# The exercise
Extract the line that contains "Is the wet asphalt" and every line after it to the end of the records below, exactly as written and nothing else.

# Raw records
<<<<

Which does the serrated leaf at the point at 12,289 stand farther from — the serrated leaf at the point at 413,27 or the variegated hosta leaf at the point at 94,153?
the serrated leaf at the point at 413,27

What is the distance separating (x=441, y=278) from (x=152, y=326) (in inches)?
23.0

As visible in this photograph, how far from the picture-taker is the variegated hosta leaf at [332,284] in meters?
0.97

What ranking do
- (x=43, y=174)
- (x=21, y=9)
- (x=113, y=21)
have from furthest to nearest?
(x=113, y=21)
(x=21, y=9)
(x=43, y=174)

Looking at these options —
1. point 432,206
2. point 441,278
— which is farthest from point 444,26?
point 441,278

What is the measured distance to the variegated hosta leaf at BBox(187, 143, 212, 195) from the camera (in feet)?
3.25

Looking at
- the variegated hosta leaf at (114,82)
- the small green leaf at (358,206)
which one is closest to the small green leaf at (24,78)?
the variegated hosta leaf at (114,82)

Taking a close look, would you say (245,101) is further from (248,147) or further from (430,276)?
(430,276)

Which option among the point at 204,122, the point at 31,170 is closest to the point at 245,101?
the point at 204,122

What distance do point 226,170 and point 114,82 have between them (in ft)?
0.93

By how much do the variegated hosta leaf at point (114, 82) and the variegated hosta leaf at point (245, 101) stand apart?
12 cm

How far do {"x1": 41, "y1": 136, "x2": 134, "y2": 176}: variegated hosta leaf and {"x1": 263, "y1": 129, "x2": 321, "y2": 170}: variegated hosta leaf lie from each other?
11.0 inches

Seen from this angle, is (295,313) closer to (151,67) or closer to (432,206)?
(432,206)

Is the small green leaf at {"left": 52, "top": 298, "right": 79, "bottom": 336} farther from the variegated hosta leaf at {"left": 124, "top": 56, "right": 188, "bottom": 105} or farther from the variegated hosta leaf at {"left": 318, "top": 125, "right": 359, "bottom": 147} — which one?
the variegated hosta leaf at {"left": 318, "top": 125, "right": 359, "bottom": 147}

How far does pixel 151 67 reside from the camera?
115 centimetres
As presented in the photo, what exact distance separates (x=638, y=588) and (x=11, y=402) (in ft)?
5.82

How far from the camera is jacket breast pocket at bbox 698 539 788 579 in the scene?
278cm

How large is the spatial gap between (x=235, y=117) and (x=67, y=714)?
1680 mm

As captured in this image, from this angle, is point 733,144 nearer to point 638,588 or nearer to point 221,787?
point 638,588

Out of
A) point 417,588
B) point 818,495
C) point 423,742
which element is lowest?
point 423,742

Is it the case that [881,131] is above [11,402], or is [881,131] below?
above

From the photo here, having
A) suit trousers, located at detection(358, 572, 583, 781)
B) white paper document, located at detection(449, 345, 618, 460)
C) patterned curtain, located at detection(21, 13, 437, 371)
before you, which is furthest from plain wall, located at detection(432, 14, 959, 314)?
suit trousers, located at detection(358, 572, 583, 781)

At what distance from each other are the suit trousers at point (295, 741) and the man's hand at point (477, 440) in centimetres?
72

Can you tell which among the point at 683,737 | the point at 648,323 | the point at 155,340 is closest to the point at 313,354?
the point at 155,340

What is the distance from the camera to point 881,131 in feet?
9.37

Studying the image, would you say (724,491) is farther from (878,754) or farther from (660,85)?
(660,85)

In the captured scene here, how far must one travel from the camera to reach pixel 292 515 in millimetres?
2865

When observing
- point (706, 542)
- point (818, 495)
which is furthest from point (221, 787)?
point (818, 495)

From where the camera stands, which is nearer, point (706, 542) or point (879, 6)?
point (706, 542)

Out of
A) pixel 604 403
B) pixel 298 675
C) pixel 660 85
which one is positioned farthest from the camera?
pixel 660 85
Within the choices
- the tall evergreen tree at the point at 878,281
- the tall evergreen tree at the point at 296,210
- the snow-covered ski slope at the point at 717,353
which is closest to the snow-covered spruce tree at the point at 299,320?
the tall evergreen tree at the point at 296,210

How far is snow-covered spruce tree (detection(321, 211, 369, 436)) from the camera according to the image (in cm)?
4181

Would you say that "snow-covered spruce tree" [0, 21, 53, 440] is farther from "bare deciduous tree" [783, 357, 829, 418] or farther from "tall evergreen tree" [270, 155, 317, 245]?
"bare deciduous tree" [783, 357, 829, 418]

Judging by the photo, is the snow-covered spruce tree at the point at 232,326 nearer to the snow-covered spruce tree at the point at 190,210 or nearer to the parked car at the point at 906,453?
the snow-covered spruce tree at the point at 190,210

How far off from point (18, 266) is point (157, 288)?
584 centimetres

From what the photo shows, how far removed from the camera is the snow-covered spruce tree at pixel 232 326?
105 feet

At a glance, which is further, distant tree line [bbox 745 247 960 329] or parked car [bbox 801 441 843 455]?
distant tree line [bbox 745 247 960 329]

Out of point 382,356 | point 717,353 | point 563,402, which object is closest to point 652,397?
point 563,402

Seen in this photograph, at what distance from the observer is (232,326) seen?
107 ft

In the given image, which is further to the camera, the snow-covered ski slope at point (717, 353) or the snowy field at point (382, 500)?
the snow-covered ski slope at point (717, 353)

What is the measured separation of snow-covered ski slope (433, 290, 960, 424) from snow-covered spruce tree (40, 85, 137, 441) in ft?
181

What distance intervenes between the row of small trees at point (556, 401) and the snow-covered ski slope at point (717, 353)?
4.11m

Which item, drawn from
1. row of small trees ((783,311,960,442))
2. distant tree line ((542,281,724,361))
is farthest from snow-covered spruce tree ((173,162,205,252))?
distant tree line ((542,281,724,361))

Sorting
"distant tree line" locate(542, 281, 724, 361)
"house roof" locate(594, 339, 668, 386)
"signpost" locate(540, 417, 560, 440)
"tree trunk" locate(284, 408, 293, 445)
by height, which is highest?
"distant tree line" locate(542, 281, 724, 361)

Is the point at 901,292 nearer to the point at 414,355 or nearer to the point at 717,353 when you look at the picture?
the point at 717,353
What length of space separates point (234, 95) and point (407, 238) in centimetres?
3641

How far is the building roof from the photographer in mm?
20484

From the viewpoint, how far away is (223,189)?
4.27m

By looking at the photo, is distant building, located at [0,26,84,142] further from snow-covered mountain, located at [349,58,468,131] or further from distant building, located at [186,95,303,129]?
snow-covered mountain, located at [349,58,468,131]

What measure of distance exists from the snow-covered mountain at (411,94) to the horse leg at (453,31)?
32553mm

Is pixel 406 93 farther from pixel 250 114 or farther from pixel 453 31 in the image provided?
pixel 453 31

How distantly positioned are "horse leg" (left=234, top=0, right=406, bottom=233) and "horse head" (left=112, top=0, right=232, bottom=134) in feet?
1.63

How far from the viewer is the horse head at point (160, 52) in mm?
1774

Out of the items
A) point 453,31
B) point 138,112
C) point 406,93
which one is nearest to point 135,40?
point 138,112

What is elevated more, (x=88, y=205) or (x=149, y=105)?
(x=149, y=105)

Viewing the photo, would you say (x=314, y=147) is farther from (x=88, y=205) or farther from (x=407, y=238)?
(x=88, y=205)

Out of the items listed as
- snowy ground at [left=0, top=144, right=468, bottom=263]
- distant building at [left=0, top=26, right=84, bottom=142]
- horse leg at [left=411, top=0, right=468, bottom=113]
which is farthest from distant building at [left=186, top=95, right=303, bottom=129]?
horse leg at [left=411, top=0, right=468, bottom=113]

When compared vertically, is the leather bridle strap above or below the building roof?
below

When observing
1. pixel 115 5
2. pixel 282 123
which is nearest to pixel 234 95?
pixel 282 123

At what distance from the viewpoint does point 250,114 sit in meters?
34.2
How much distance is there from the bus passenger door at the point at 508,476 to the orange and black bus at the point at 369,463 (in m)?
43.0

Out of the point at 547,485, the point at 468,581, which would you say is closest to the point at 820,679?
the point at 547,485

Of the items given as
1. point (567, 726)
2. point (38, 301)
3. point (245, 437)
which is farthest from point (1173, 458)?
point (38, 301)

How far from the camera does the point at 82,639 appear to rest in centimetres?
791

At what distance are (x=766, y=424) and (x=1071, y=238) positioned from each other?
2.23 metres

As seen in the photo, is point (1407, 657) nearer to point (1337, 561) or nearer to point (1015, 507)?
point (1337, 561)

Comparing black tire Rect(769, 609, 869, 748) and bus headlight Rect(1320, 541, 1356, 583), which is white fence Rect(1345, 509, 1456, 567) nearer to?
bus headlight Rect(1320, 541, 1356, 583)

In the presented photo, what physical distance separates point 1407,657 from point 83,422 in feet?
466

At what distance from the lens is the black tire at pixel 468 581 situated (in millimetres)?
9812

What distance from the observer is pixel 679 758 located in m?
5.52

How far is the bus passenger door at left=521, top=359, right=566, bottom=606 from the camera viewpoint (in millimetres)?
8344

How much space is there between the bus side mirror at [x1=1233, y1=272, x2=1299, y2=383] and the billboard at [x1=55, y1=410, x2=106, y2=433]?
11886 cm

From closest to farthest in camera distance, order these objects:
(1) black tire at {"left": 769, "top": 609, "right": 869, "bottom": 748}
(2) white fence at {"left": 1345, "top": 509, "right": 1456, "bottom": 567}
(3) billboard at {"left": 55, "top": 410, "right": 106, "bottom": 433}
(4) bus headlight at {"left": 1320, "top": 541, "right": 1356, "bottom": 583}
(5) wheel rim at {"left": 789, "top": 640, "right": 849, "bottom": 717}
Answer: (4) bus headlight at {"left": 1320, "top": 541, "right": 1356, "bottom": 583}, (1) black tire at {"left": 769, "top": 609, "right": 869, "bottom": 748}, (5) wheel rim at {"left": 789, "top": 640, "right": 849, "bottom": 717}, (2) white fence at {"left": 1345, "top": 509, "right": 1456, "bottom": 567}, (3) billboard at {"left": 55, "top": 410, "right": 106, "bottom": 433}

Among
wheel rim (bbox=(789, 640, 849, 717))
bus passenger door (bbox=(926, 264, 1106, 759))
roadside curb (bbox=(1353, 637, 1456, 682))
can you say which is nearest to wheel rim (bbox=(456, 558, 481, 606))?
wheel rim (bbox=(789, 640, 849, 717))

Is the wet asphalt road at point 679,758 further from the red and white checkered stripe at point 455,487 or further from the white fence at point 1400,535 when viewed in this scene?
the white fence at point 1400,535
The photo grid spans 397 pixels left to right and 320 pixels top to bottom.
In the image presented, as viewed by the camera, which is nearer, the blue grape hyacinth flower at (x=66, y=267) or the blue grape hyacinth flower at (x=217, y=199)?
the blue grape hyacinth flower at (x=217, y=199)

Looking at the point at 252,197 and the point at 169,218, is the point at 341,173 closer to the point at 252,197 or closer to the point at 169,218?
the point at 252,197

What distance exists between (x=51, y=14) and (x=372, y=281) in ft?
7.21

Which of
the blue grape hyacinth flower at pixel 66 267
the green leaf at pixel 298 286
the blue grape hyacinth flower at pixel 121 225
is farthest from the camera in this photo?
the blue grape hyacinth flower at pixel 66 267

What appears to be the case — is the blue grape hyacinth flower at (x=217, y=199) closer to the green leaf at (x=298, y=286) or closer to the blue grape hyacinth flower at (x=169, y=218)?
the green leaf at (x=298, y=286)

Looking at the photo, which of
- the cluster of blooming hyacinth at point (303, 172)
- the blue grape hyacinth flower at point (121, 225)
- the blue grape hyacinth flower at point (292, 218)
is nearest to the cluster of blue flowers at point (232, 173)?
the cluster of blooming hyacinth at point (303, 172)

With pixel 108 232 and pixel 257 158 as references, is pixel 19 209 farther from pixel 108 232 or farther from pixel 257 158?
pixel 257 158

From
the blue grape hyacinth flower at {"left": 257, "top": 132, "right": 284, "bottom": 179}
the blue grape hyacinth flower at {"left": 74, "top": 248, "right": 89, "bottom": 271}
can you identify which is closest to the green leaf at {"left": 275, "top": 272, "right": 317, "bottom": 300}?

>>>>

# Answer to this problem
Is the wet asphalt road at point 679,758 further from the red and white checkered stripe at point 455,487 or further from the white fence at point 1400,535 when viewed in this scene?
the white fence at point 1400,535
The photo grid spans 397 pixels left to right and 320 pixels top to bottom.
In the image presented, as viewed by the camera, which is nearer, the blue grape hyacinth flower at (x=66, y=267) or the blue grape hyacinth flower at (x=217, y=199)?
the blue grape hyacinth flower at (x=217, y=199)

Looking at the point at 252,197 and the point at 169,218, is the point at 341,173 closer to the point at 252,197 or closer to the point at 169,218?
the point at 252,197

What distance exists between (x=51, y=14) and (x=372, y=281) in ft?
7.21

Which of
the blue grape hyacinth flower at pixel 66 267
the green leaf at pixel 298 286
the blue grape hyacinth flower at pixel 121 225
is farthest from the camera in this photo?
the blue grape hyacinth flower at pixel 66 267

What appears to be the case — is the blue grape hyacinth flower at (x=217, y=199) closer to the green leaf at (x=298, y=286) or closer to the blue grape hyacinth flower at (x=169, y=218)?
the green leaf at (x=298, y=286)

Looking at the photo, which of
- the cluster of blooming hyacinth at point (303, 172)
- the blue grape hyacinth flower at point (121, 225)
- the blue grape hyacinth flower at point (292, 218)
is nearest to the cluster of blue flowers at point (232, 173)?
the cluster of blooming hyacinth at point (303, 172)

With pixel 108 232 and pixel 257 158 as references, is pixel 19 209 farther from pixel 108 232 or farther from pixel 257 158?
pixel 257 158

From
the blue grape hyacinth flower at {"left": 257, "top": 132, "right": 284, "bottom": 179}
the blue grape hyacinth flower at {"left": 74, "top": 248, "right": 89, "bottom": 271}
can you identify which is closest to the green leaf at {"left": 275, "top": 272, "right": 317, "bottom": 300}?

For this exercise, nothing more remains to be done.